(Passage provided)

------------

# Side Detection light won't turn off



## KathGannon (Apr 10, 2021)

2014 Chevy Cruze Diesel: the passenger side detection light on the mirror is on and won't turn off. I understand from other posts that the module is expensive and behind the rear tire/under bumper. Is there a way to disable this side detection (pull a fuse? Which one?) so we can deal with this module at a later date? Concerned the light staying on (more of a distraction than anything) will drain the battery. 

~Illinois girl


----------



## boraz (Aug 29, 2013)

theres two modules, one for each side

cant pull a fuse cuz the circuit is more than just the side detection, when mine shorted out it took out the touch screen in the dash as well

i unplugged both of mine, leaves you with side detection warning in the DIC every time you start the car, but the yellow light in the mirror is gone.

------------

(Description of the task)
Continue the forum thread about the side detection light on the Chevy Cruze, picking up after its last post. The items after this point have no connection to the forum thread on the side detection light.

------------

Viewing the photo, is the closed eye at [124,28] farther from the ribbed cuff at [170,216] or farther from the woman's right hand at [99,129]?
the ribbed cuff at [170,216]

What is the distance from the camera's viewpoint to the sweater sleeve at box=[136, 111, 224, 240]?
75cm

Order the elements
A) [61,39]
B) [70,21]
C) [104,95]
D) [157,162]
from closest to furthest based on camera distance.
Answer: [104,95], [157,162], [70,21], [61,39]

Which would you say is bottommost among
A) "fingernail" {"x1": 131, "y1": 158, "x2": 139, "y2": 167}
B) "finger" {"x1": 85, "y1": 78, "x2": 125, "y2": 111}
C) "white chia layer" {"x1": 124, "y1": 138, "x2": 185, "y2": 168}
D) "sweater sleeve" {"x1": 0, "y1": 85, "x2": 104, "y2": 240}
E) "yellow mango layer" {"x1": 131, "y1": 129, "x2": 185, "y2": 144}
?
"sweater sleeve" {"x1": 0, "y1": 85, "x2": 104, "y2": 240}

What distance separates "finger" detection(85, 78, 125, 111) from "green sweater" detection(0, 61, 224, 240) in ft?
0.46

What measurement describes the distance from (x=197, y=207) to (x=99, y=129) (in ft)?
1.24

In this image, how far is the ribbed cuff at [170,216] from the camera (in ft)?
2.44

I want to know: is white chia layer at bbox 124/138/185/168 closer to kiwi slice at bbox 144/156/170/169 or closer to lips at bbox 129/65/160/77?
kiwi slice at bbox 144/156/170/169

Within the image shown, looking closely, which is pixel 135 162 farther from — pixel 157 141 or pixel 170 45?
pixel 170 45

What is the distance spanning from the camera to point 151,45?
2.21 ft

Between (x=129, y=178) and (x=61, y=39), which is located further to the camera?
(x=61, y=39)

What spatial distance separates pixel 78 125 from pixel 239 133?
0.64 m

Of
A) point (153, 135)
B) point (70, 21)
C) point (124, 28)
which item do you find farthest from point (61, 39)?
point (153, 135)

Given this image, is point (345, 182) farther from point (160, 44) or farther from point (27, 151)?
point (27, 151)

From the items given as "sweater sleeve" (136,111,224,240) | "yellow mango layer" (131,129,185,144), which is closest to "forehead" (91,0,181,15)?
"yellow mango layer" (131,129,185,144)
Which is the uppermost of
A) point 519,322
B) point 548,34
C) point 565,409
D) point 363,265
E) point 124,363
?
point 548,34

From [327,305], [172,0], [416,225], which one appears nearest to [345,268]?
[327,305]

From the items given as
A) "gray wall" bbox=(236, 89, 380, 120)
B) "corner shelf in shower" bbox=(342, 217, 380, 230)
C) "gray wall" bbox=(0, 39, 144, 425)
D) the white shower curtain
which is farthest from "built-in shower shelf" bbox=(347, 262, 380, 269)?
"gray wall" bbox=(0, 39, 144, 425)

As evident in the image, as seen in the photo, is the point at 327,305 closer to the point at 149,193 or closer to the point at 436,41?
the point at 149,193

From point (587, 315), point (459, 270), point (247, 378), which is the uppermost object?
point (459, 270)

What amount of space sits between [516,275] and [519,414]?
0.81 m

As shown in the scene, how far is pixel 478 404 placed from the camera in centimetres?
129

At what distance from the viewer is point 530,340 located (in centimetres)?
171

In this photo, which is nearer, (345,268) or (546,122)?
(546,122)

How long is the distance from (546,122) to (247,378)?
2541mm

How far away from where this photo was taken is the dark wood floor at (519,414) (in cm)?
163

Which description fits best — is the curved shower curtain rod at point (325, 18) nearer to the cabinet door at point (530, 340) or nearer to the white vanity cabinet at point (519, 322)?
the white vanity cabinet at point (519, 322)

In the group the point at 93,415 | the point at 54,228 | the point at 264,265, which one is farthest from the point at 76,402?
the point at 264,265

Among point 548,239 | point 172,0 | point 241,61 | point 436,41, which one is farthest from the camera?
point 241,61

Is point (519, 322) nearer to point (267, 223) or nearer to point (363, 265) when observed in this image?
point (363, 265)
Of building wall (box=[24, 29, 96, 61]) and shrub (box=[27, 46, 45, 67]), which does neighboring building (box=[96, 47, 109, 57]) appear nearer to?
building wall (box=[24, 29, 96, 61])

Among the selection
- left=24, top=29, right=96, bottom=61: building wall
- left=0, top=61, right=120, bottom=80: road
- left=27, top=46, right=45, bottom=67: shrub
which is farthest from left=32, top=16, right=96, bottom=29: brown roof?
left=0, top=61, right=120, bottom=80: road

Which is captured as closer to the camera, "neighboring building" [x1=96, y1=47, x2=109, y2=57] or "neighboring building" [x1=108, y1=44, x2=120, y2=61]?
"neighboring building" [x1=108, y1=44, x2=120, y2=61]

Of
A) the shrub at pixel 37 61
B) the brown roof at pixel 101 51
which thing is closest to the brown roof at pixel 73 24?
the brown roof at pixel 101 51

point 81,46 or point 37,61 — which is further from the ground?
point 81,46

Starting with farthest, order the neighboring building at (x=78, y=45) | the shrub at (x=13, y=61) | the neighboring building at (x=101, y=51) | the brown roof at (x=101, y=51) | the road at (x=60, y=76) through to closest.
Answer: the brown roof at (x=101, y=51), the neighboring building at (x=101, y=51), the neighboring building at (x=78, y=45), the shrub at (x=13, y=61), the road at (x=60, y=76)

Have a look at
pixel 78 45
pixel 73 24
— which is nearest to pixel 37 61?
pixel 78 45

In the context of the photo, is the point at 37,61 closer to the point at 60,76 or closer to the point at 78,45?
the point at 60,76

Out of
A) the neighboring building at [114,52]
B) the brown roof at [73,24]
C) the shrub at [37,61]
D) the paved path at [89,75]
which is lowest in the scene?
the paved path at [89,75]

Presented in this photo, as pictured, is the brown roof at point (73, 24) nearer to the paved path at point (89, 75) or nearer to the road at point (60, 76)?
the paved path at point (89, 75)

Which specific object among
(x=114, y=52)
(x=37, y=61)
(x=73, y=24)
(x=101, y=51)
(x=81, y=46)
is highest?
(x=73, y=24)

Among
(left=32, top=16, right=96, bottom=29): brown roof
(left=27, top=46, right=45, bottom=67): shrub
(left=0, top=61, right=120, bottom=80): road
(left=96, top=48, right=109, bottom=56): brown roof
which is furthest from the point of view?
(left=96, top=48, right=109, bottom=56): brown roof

------------

(Written response)
----------



## Hoosiertech (Apr 24, 2020)

I have the driver side light stuck on. Is the module reachable from underneath?


----------



## BDCCruze (Jul 12, 2017)

Hoosiertech said:


> I have the driver side light stuck on. Is the module reachable from underneath?


Yes. When mine went out it took my radio screen out. I had to pull over at a gas station and lay underneath the rear bumper to unplug both.


----------



## Hoosiertech (Apr 24, 2020)

Ok, thanks.... I'll have to get under and check it out....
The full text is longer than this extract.